> Exercise description
Lines in the entries below where the word "hormonal" shows up should each be copied.

> Records
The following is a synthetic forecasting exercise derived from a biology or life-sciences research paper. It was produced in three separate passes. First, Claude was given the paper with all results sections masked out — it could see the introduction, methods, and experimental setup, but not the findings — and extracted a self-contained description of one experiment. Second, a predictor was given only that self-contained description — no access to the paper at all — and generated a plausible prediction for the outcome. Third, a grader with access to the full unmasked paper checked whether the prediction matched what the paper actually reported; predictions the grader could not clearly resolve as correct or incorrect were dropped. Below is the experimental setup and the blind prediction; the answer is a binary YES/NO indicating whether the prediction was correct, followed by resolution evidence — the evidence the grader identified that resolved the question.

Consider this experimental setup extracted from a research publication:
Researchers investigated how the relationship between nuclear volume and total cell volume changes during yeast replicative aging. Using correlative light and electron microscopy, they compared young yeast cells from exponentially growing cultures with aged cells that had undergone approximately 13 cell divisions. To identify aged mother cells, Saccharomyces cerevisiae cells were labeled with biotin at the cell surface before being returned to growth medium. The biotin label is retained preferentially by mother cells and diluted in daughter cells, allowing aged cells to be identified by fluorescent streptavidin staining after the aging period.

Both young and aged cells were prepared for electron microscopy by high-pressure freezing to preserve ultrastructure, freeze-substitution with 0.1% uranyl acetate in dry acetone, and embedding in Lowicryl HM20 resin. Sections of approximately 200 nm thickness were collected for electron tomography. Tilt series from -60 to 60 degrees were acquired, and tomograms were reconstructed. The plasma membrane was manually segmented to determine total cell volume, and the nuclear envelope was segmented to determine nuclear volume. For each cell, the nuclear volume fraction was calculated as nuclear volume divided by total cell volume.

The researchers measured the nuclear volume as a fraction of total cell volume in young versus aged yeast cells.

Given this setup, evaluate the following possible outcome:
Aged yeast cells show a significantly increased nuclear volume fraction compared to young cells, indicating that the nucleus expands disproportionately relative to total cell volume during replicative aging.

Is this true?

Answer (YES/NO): NO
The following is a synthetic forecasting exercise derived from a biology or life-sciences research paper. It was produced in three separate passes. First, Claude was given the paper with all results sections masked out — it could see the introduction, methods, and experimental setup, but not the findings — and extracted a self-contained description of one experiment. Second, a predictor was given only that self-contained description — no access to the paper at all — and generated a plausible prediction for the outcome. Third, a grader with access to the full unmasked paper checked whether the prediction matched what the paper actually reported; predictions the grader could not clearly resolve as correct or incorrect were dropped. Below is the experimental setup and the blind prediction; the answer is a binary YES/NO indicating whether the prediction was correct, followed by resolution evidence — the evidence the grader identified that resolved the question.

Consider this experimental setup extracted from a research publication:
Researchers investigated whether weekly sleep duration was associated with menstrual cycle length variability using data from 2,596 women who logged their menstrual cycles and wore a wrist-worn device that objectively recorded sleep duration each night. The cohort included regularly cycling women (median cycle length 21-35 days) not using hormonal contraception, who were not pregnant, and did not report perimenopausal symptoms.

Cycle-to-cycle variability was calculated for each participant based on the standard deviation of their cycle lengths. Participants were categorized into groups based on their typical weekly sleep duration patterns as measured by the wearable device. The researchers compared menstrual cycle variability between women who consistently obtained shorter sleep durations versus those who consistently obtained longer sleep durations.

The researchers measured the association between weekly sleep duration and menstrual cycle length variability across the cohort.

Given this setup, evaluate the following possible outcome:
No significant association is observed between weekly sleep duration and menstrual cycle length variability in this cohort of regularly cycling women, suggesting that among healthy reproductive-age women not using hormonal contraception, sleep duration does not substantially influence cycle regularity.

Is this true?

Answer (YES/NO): NO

> Expected answer
Researchers investigated whether weekly sleep duration was associated with menstrual cycle length variability using data from 2,596 women who logged their menstrual cycles and wore a wrist-worn device that objectively recorded sleep duration each night. The cohort included regularly cycling women (median cycle length 21-35 days) not using hormonal contraception, who were not pregnant, and did not report perimenopausal symptoms.
No significant association is observed between weekly sleep duration and menstrual cycle length variability in this cohort of regularly cycling women, suggesting that among healthy reproductive-age women not using hormonal contraception, sleep duration does not substantially influence cycle regularity.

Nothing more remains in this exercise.